American interior designer, industrial designer, and architect

Maria Bergson (1914 – March 19, 2009) was an American interior designer, industrial designer, and architect best known for revolutionizing commercial office design. She specialized in the design of commercial interiors including offices, banks, hotels, hospitals, stores and the design of furniture and lighting fixtures. She was the first woman designer to be published in Who's Who in America (1956). In 1990, she was inducted in Interior Design magazine's Interior Design Hall of Fame and recognized as a pioneer in contract interiors and speaking out of the importance of professionalism.

==Early life and education==
Born in Vienna in 1914, she came to America in 1940. She is the daughter of Egon Bergson and Therese Bergson. She was an actress prior to moving to America.

==Work==
In 1944, Bergson began her career in commercial interior design after working as a secretary at Time, Inc. She spoke openly to executives about how the office set-up could be improved and expressed her opinions based on her first hand experience. When the office moved into a new space, an executive asked for advice from Bergson. Her plans made sense to the executive and asked her to draw up and execute her ideas. Soon after she started her own company, Maria Bergson Associates (MBA) with locations in New York and Los Angeles. She specialized in the design of offices, banks, hotels, hospitals, stores and other commercial interiors, along with the design of accompanying furniture and lighting fixtures. In 1949, she devised 64 square foot partitioned modular work stations that provided a maximum of work surface within arm's reach.

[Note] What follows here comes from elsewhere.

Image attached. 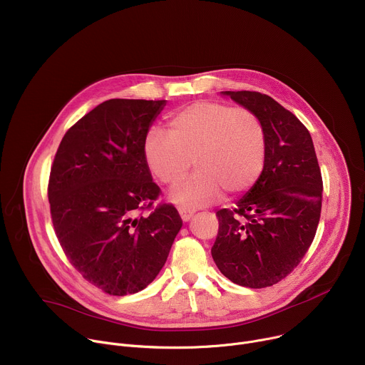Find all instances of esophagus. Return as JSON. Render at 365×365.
Returning a JSON list of instances; mask_svg holds the SVG:
<instances>
[{"label": "esophagus", "instance_id": "esophagus-1", "mask_svg": "<svg viewBox=\"0 0 365 365\" xmlns=\"http://www.w3.org/2000/svg\"><path fill=\"white\" fill-rule=\"evenodd\" d=\"M193 211H190V210H186V207H180L179 210V215H180V218H182V221L183 222H187L192 217H193Z\"/></svg>", "mask_w": 365, "mask_h": 365}]
</instances>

She designed a modular workspace that included ten units that could be rearranged in 46 customizable arrangements to fit an individual's need. The design included compartments for files, books, letters, pencils, cigarettes, and paper clips.

She designed and patented a typewriter desk – United States Patent 2545253. It was filed on April 1, 1948, and published on March 13, 1951.

Her innovations in hospital design giving thought to patients and staff, included private areas for patients and indirect diffused lights were widely adopted in the United States and Sweden.

Her clients included: Time, Inc., American Airlines, Citibank, DuPont, IBM, New York Telephone, the U.S. Post Office, Independence Air, Prudential Insurance Co., U.S. Borax & Chemical Co., Union Bank & Trust Co., and Owens-Corning Fiberglass.

==Exhibits==
- Office Furniture Design at The Art Alliance, 251 S. 18th Street, Pennsylvania, March 30 – April 25, 1948.